The court ruled July 11 that FERC “reasonably applied” the cost-causation principle in approving SPP’s tariff revision to include the annual transmission revenue requirement for the city of Nixa’s facilities in the RTO’s pricing Zone 10. Nixa’s 10 miles of transmission lines and substations are owned by GridLiance High Plains.
Writing for the court, Circuit Judge Justin Walker said the commission determined that the Nixa assets brought “integration, reliability and power transfer benefits to Zone 10 customers” that justified spreading the costs across the transmission zone.
“FERC may analyze costs and benefits at the zonal level rather than the customer level, and FERC reasonably determined that all the zone’s customers will enjoy benefits,” he said. “Because of those zone-wide benefits, it was reasonable for FERC to spread the integration’s costs to all the zone’s customers.”
The appeal was brought forward by the Arkansas city of Paragould’s Light & Water Commission and other parties, several of whom unsuccessfully requested FERC rehear its 2023 order approving SPP’s tariff revision (ER18-99-007). (See “City of Nixa, Mo., Annual Transmission Revenue Requirement,” FERC Briefs: Orders Addressing Arguments Raised on Rehearing.)
The utility objected to FERC’s level of generality in considering benefits, the type of benefits considered and the case’s evidence of benefits. The court rejected each of the objections.
Walker said FERC had no duty to “take such a hyper-granular approach to weighing costs and benefits” and that it “reasonably analyzes costs and benefits at the zonal level” when considering integration of new facilities in the zonal system.
“As a significant customer in Zone 10, Nixa has paid a considerable share of Zone 10 transmission facility costs — a share that includes costs for facilities that primarily serve load to non-Nixa customers,” Wright wrote. “So, even though Nixa itself does not draw direct, quantifiable benefits from these facilities, it has footed part of the bill. In sum, the petitioners want Nixa to keep paying a substantial percentage of the costs of facilities that directly serve non-Nixa areas of Zone 10, while the petitioners themselves pay no part of the facilities that directly serve Nixa.”

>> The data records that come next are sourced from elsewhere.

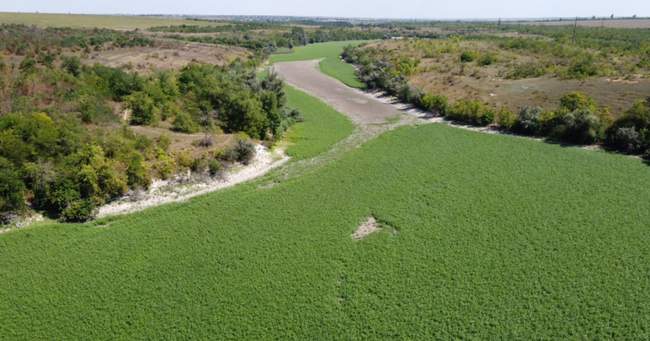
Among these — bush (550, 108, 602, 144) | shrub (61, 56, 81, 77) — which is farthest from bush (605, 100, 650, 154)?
shrub (61, 56, 81, 77)

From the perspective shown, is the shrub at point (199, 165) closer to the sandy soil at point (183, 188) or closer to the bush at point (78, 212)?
the sandy soil at point (183, 188)

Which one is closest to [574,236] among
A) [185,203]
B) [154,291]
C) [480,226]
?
[480,226]

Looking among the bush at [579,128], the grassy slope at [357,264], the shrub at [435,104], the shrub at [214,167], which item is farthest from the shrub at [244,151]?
the bush at [579,128]

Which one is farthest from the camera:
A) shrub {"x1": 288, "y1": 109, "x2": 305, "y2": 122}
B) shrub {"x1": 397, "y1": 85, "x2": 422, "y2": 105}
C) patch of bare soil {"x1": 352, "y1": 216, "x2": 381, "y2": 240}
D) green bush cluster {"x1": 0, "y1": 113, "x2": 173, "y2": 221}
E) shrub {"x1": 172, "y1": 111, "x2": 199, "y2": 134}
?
shrub {"x1": 397, "y1": 85, "x2": 422, "y2": 105}

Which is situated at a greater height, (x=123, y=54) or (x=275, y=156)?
(x=123, y=54)

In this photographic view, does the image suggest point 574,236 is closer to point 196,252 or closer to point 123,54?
point 196,252

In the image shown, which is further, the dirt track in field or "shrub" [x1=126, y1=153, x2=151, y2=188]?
the dirt track in field

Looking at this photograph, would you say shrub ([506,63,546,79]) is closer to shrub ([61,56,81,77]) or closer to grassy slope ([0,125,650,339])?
grassy slope ([0,125,650,339])
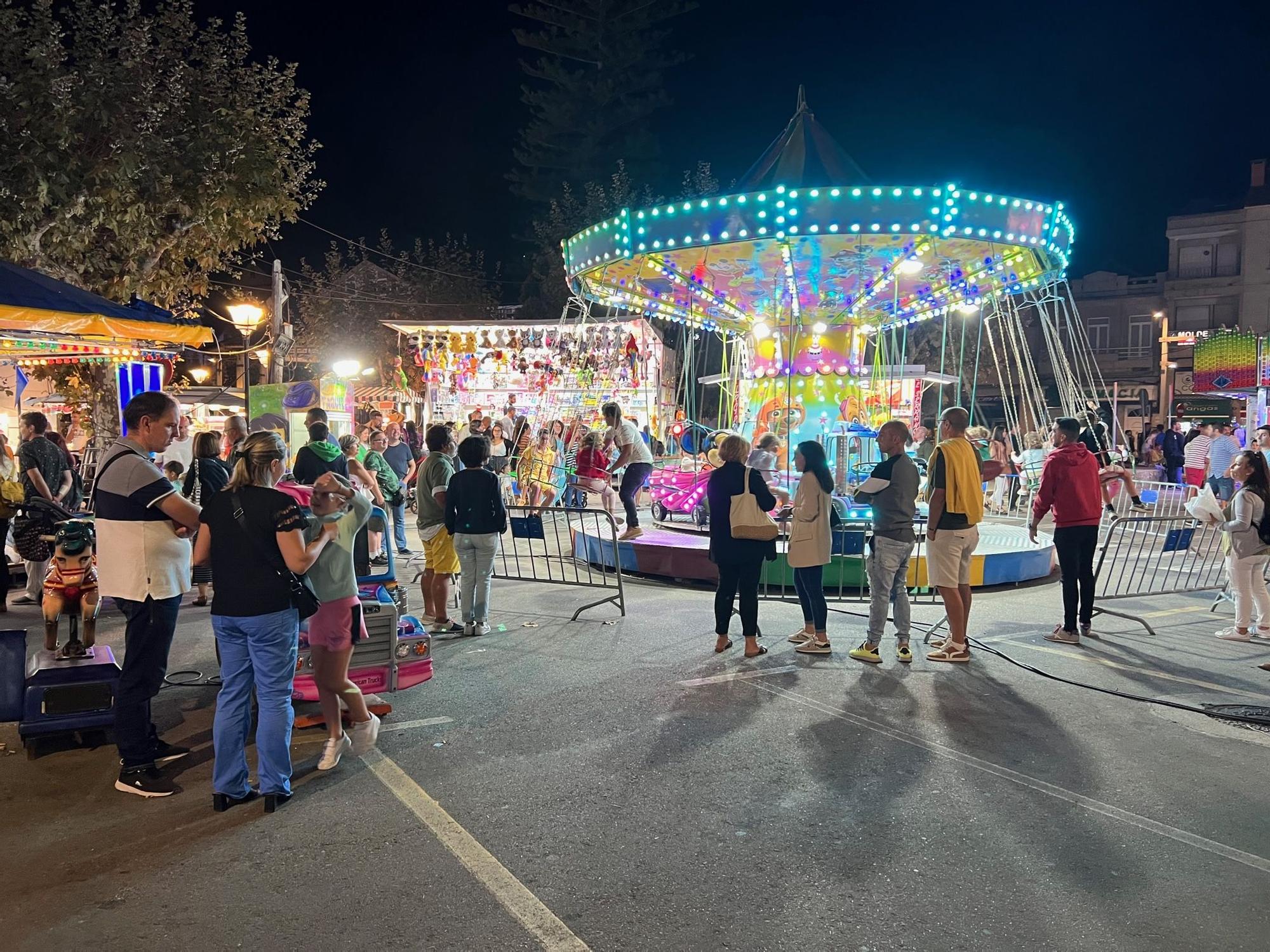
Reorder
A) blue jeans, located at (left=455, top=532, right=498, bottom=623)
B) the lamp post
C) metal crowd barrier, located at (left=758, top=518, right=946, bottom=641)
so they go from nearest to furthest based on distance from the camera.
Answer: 1. blue jeans, located at (left=455, top=532, right=498, bottom=623)
2. metal crowd barrier, located at (left=758, top=518, right=946, bottom=641)
3. the lamp post

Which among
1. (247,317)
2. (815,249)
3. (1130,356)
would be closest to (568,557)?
(815,249)

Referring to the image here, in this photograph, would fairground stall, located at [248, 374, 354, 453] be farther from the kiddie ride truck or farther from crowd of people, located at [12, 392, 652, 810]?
crowd of people, located at [12, 392, 652, 810]

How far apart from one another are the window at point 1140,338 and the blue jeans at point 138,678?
45598 millimetres

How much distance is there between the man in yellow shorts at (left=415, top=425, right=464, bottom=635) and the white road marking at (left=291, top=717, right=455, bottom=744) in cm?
218

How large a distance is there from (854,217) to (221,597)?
7.47m

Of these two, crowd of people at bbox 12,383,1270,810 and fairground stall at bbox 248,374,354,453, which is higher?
fairground stall at bbox 248,374,354,453

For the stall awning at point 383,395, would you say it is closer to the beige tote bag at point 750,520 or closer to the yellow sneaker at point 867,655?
the beige tote bag at point 750,520

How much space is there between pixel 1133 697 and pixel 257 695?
5319 millimetres

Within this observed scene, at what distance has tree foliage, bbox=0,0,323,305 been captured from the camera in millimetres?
12398

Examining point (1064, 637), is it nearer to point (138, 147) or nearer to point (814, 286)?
point (814, 286)

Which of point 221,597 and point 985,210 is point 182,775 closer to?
point 221,597

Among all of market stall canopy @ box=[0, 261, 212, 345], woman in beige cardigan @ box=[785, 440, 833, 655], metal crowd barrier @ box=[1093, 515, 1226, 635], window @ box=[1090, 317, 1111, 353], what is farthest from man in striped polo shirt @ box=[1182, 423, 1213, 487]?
window @ box=[1090, 317, 1111, 353]

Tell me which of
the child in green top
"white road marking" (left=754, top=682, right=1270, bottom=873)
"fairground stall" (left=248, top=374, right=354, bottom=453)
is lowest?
"white road marking" (left=754, top=682, right=1270, bottom=873)

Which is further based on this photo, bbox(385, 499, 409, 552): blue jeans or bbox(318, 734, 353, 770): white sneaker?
bbox(385, 499, 409, 552): blue jeans
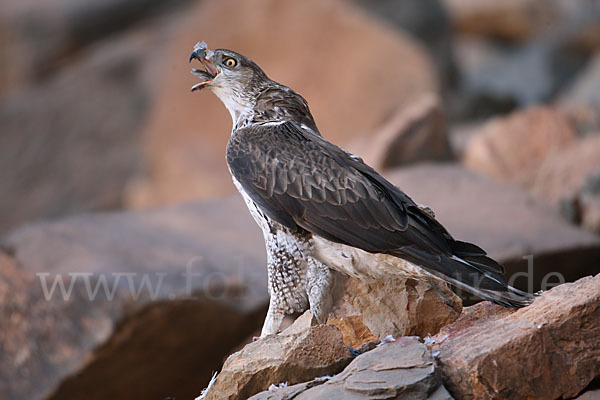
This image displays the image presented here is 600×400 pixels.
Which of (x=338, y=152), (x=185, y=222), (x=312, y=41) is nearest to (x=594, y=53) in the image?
(x=312, y=41)

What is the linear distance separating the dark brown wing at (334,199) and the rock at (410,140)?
521cm

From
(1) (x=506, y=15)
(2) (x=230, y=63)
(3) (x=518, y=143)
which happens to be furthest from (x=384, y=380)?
(1) (x=506, y=15)

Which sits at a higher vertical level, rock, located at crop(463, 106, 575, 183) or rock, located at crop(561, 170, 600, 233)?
rock, located at crop(463, 106, 575, 183)

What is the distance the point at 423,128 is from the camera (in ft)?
33.8

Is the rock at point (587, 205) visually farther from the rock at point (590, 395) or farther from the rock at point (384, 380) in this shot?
the rock at point (384, 380)

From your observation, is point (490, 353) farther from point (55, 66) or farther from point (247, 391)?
point (55, 66)

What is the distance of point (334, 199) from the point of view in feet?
15.1

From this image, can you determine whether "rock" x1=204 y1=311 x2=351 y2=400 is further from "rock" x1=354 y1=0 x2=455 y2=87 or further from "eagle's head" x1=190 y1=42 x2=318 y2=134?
"rock" x1=354 y1=0 x2=455 y2=87

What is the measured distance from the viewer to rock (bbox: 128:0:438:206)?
15281mm

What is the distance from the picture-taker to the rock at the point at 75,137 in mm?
17828

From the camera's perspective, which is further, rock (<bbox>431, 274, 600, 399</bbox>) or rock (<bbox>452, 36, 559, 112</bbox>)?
rock (<bbox>452, 36, 559, 112</bbox>)

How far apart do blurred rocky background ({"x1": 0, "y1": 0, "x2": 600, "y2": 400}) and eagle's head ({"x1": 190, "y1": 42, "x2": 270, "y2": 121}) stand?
137 cm

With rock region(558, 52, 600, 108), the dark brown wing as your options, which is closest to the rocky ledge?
the dark brown wing

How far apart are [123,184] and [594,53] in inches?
503
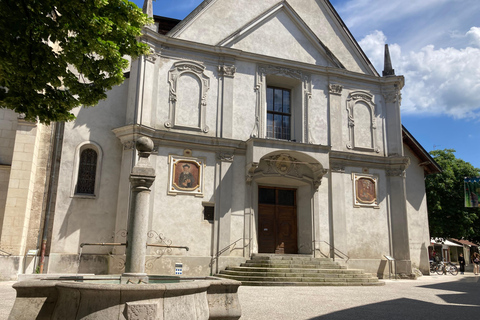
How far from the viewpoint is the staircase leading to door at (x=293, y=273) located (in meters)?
14.6

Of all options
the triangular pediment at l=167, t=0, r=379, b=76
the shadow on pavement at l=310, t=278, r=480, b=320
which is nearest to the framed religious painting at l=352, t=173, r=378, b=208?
the triangular pediment at l=167, t=0, r=379, b=76

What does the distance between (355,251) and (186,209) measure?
7998mm

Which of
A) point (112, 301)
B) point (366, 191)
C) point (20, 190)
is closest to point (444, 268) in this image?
point (366, 191)

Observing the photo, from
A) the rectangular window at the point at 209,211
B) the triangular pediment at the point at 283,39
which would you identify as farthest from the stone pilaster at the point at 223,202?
the triangular pediment at the point at 283,39

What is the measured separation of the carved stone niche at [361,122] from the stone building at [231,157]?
63 mm

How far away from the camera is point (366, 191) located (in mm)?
19578

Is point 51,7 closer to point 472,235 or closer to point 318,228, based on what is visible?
point 318,228

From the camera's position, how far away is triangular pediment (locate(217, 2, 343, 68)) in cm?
1923

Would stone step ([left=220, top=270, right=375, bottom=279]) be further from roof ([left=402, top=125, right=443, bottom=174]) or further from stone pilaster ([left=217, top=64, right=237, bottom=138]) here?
roof ([left=402, top=125, right=443, bottom=174])

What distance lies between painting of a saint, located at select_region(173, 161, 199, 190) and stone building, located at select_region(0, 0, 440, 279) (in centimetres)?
6

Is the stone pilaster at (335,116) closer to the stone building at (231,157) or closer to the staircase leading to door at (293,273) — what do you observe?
the stone building at (231,157)

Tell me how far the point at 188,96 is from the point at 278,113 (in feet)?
15.2

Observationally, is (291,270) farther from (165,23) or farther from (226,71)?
(165,23)

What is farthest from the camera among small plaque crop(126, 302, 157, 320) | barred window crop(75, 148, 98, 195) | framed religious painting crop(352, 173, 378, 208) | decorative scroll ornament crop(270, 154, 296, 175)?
framed religious painting crop(352, 173, 378, 208)
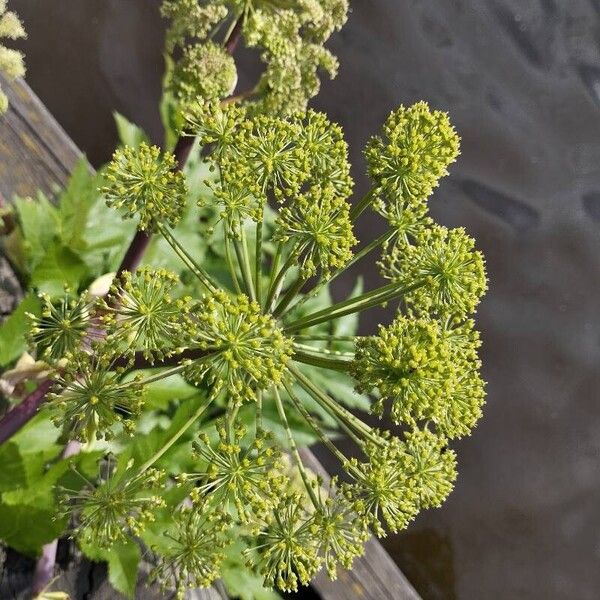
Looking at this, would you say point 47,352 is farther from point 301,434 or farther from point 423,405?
point 301,434

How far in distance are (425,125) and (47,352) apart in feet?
2.17

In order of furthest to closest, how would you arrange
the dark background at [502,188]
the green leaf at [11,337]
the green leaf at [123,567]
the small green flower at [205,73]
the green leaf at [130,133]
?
1. the dark background at [502,188]
2. the green leaf at [130,133]
3. the green leaf at [11,337]
4. the green leaf at [123,567]
5. the small green flower at [205,73]

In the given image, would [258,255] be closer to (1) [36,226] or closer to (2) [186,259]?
(2) [186,259]

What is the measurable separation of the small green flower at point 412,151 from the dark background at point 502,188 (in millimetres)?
1728

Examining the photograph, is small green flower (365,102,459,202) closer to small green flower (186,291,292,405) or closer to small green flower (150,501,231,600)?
small green flower (186,291,292,405)

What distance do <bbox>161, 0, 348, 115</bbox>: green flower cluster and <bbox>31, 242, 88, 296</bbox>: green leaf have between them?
2.00 feet

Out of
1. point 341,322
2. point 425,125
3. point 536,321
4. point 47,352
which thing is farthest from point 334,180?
point 536,321

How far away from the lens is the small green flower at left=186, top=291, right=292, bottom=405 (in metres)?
0.91

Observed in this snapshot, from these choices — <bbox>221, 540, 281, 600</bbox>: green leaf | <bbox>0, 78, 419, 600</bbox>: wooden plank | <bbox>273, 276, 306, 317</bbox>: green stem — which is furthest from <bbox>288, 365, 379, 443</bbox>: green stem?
<bbox>0, 78, 419, 600</bbox>: wooden plank

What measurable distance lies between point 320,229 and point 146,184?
276 mm

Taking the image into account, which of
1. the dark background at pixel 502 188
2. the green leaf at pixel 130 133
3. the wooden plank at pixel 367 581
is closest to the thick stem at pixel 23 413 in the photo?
the wooden plank at pixel 367 581

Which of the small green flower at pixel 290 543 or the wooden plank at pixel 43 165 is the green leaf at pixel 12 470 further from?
the wooden plank at pixel 43 165

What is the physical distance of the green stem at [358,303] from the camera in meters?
1.06

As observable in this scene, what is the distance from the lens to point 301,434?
6.05 feet
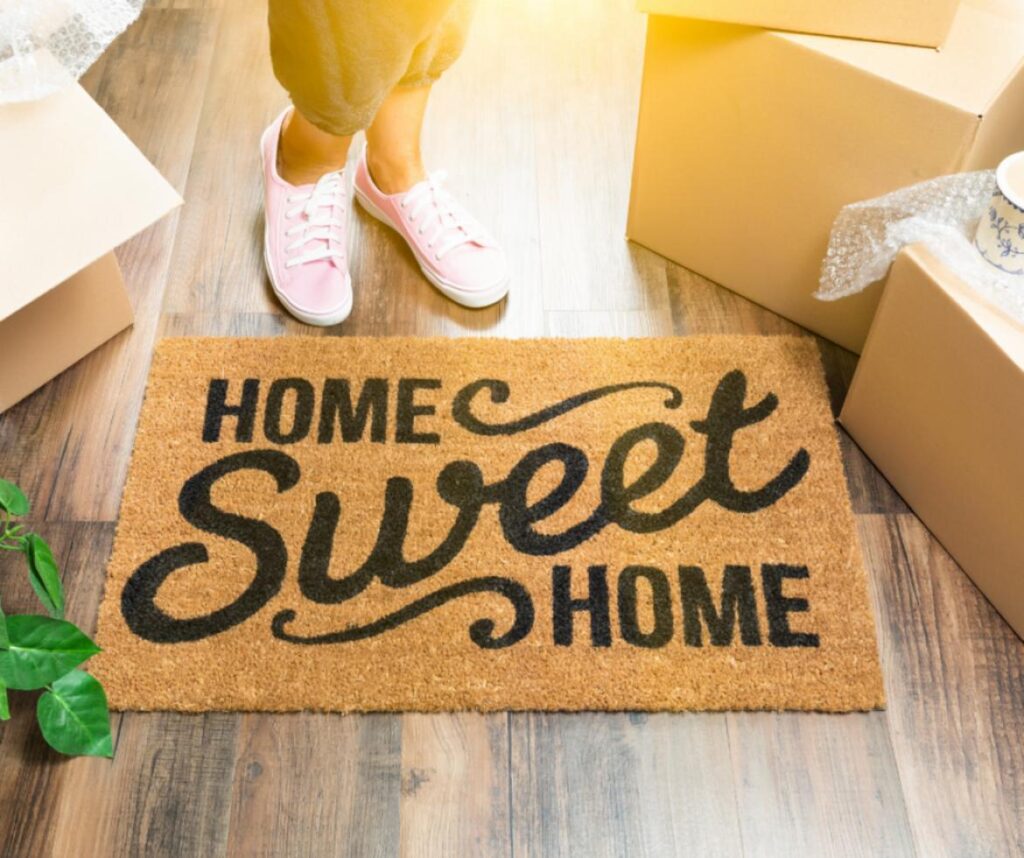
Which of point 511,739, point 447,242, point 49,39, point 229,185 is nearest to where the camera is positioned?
point 511,739

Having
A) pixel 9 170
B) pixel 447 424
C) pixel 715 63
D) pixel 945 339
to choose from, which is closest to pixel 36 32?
pixel 9 170

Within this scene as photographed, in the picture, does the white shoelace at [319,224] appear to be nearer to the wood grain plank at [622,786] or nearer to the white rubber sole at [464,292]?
the white rubber sole at [464,292]

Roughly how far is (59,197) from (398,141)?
447 mm

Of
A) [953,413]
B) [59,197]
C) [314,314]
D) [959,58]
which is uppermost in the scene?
[959,58]

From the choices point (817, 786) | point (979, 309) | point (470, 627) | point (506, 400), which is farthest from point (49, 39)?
point (817, 786)

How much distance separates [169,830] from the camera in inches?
39.0

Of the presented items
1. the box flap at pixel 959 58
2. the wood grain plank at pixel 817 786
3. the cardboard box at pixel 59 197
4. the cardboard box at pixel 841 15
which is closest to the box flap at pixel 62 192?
the cardboard box at pixel 59 197

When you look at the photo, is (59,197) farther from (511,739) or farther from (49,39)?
(511,739)

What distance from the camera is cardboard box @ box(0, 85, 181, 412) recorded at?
108cm

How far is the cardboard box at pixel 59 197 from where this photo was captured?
1081 millimetres

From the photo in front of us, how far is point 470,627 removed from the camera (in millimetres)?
1100

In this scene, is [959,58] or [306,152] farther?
[306,152]

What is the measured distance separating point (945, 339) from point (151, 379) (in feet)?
2.99

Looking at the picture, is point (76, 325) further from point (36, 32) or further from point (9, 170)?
point (36, 32)
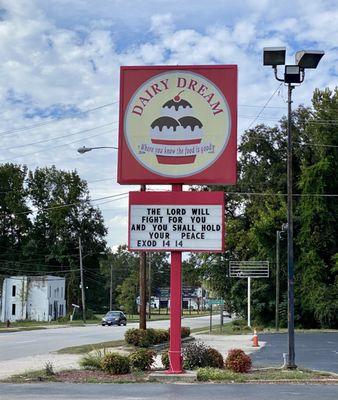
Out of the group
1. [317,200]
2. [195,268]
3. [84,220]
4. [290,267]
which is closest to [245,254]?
[195,268]

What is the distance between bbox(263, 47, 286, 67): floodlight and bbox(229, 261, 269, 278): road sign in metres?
36.1

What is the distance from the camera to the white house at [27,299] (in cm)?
8650

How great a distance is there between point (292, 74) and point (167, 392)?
9.56 metres

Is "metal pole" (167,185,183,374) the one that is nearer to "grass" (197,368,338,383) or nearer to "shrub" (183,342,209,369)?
"shrub" (183,342,209,369)

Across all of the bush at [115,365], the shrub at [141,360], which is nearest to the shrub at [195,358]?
the shrub at [141,360]

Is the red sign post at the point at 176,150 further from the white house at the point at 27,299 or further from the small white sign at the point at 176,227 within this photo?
the white house at the point at 27,299

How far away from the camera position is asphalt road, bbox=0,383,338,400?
1220 centimetres

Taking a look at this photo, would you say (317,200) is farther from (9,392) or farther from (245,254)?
(9,392)

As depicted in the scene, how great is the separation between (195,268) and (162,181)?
45.7 m

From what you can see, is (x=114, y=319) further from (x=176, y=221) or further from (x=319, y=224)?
(x=176, y=221)

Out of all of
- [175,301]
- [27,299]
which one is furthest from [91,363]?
[27,299]

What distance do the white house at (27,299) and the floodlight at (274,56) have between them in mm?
73752

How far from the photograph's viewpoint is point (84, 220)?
110000 mm

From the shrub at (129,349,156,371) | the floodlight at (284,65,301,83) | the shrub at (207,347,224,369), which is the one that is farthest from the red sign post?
the floodlight at (284,65,301,83)
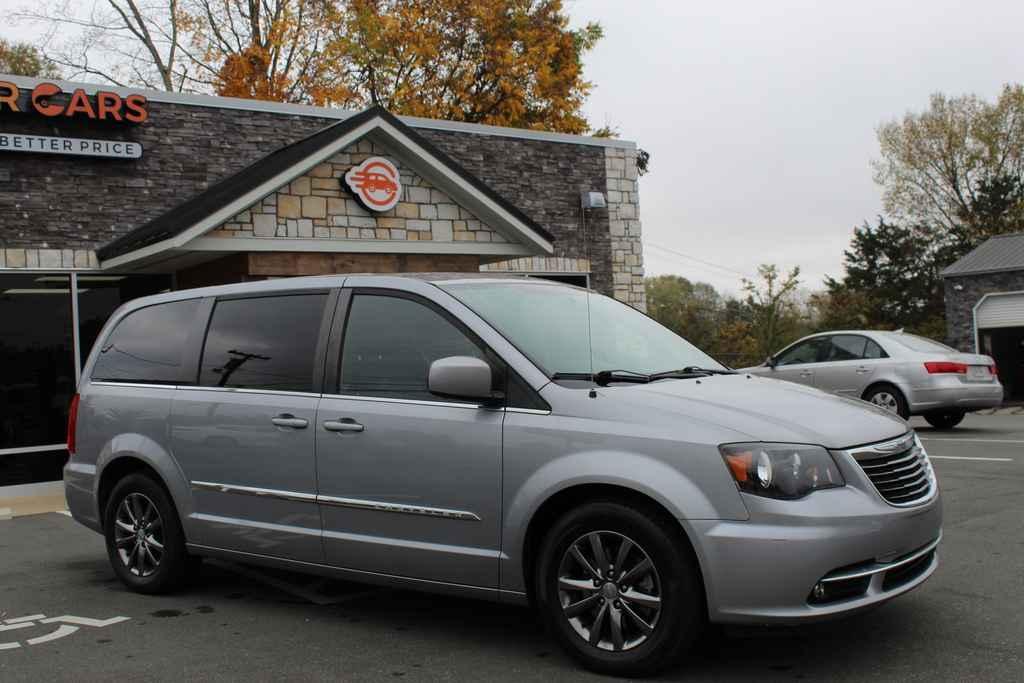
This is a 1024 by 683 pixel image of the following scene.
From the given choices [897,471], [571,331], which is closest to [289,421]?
[571,331]

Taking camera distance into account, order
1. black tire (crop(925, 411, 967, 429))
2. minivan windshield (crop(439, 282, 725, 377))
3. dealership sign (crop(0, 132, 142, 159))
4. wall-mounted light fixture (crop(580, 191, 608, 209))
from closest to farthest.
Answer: minivan windshield (crop(439, 282, 725, 377))
dealership sign (crop(0, 132, 142, 159))
black tire (crop(925, 411, 967, 429))
wall-mounted light fixture (crop(580, 191, 608, 209))

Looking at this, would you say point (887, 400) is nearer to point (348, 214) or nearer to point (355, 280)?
point (348, 214)

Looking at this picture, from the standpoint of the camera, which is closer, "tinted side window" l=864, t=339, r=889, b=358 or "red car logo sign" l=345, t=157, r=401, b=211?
"red car logo sign" l=345, t=157, r=401, b=211

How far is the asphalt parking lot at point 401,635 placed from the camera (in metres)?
4.48

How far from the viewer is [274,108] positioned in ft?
48.2

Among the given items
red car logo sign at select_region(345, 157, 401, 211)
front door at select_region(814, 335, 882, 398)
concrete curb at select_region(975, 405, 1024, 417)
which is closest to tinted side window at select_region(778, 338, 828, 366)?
front door at select_region(814, 335, 882, 398)

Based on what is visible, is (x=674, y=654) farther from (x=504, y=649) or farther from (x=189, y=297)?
(x=189, y=297)

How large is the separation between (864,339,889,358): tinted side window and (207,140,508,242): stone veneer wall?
17.8 feet

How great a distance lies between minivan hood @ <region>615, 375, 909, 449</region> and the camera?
4293mm

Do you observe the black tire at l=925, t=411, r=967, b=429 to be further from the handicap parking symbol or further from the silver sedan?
the handicap parking symbol

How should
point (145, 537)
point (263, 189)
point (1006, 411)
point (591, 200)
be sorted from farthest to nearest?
point (1006, 411) → point (591, 200) → point (263, 189) → point (145, 537)

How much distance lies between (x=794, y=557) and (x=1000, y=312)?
27.4m

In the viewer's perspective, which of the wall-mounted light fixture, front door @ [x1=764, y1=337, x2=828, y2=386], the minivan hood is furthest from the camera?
the wall-mounted light fixture

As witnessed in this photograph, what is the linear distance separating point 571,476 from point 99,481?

The D.C. Circuit found that as it and other circuit courts have held, “benefits justifying a cost shift do not need to be tangible, nor must they be amenable to precise tabulation.” It said it is enough that there is “an articulable and plausible reason to believe” the integration’s benefits are “roughly commensurate” with the integration’s costs.
The court also said the claim that FERC did not have sufficient evidence to conclude that integrating the Nixa assets would provide any benefits to non-Nixa customers faced “a high bar.”
“FERC’s decisions need only be supported by ‘substantial evidence,’ which is ‘more than a scintilla’ but ‘less than a preponderance,’” Walker wrote.
The petitioners argued their case before Walker and fellow Circuit Judges Florence Pan and Cornelia Pillard in April 2024.